Через неделю делегация вместе со мной убыла в деревню Кайнарджи, где русская и турецкая делегации сидели за столом переговоров, ожидая инструкций из столиц. Нашу делегацию возглавлял Румянцев. Он был ограничен указаниями из Петербурга, к тому же не терпел посягательств на свой авторитет, так что слушал подсказчиков «в пол уха». Австрийские дипломаты – молодцы, чётко отработали взятые деньги, шантажируя нашу императрицу угрозой новой войны. Как большинство сановников, я делал умное лицо, являясь больше свидетелем, чем участником процесса. Так что воевали мы, воевали, а в итоге пришлось вернуть практически все завоёванные земли: Крым, Таврию, Молдавию, Румынию и половину Болгарии.

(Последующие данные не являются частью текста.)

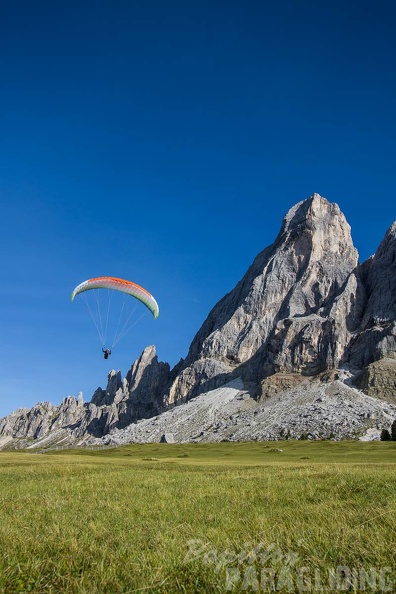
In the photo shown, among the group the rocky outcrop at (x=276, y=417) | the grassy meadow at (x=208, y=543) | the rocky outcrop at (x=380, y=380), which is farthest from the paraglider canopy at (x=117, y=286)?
the rocky outcrop at (x=380, y=380)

Из приобретений к России отошли Керчь, Ене-Кале, Азов и Кинбурн, а так же земли по берегам Днепра от столицы Новороссии, города Кременчуга, до крепости Кинбурн на Чёрном море. Единственное, где мне удалось вставить свои «пять копеек», это убедить Румянцева настаивать на передаче России Хан-Кале с прилегающими территориями. В итоге Таманский полуостров стал нашим. Теперь вход в Керченский пролив был полностью нам подконтролен. Ещё Румянцев включил в договор право беспрепятственно прохода русских судов в Средиземное море.

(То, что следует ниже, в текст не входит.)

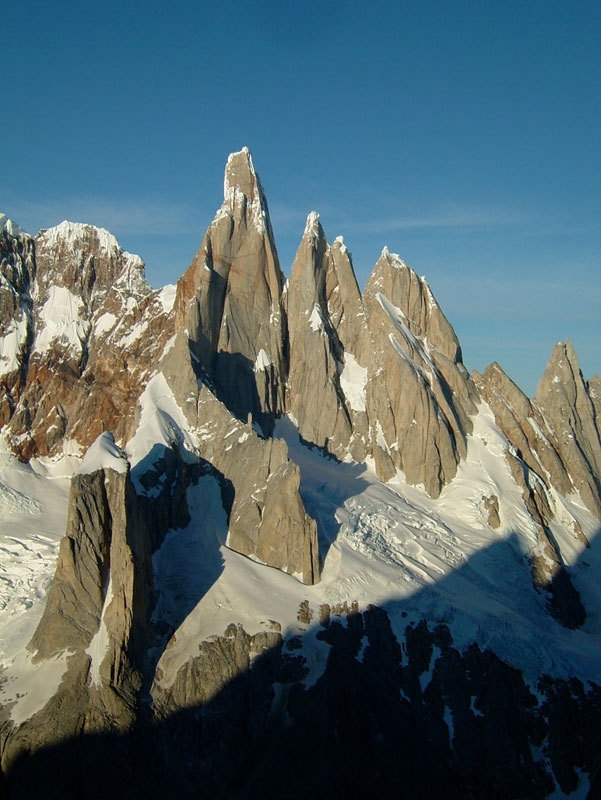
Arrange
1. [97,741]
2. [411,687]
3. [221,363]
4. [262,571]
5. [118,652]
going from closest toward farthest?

Крымское ханство, Едисанская, Джамбойлукская и Едичкульская орды получили независимость от Оттоманской Порты. Теперь они продолжат разорять Россию как независимые образования. Впрочем, крымское посольство тут же отправилось в Константинополь, вновь принеся султану вассальную клятву. А Румянцеву пришлось урегулировать территориальные вопросы с расположенной на Днепре Запорожской Сечью.

Пока находился в Кайнарджи, много общался с Потёмкиным и Алексеем Орловым об обустройстве южных рубежей России. Несмотря на достигнутые в результате мирных переговоров ничтожные завоевания, императрица присвоила Румянцеву титул графа Задунайского, а многие командующие также были обласканы званиями и наградами. Откровенно говоря, Румянцев заслужил этот титул, и не его вина в том, что высокородное окружение убедило Катю подписать такой договор. Ливень наград и званий пролился на офицеров Азовской флотилии и средиземноморской эскадры, а Поповкин, Лобов, Невов и Медакин стали капитан-командорами. Императрица лично наградила героев заморских баталий, включая героических женихов Шубяна и Шевина. Меня же одарили орденом "Святого Георгия" 2-й степени. В свободное время вместе с Марией занимались продолжением рода – женщине захотелось зачать ещё одного ребёнка именно в столице. Гуляя по городу, в лавках столичных ювелиров накупил своим дамам и дочерям симпатичные наборы украшений и наряды по столичной моде.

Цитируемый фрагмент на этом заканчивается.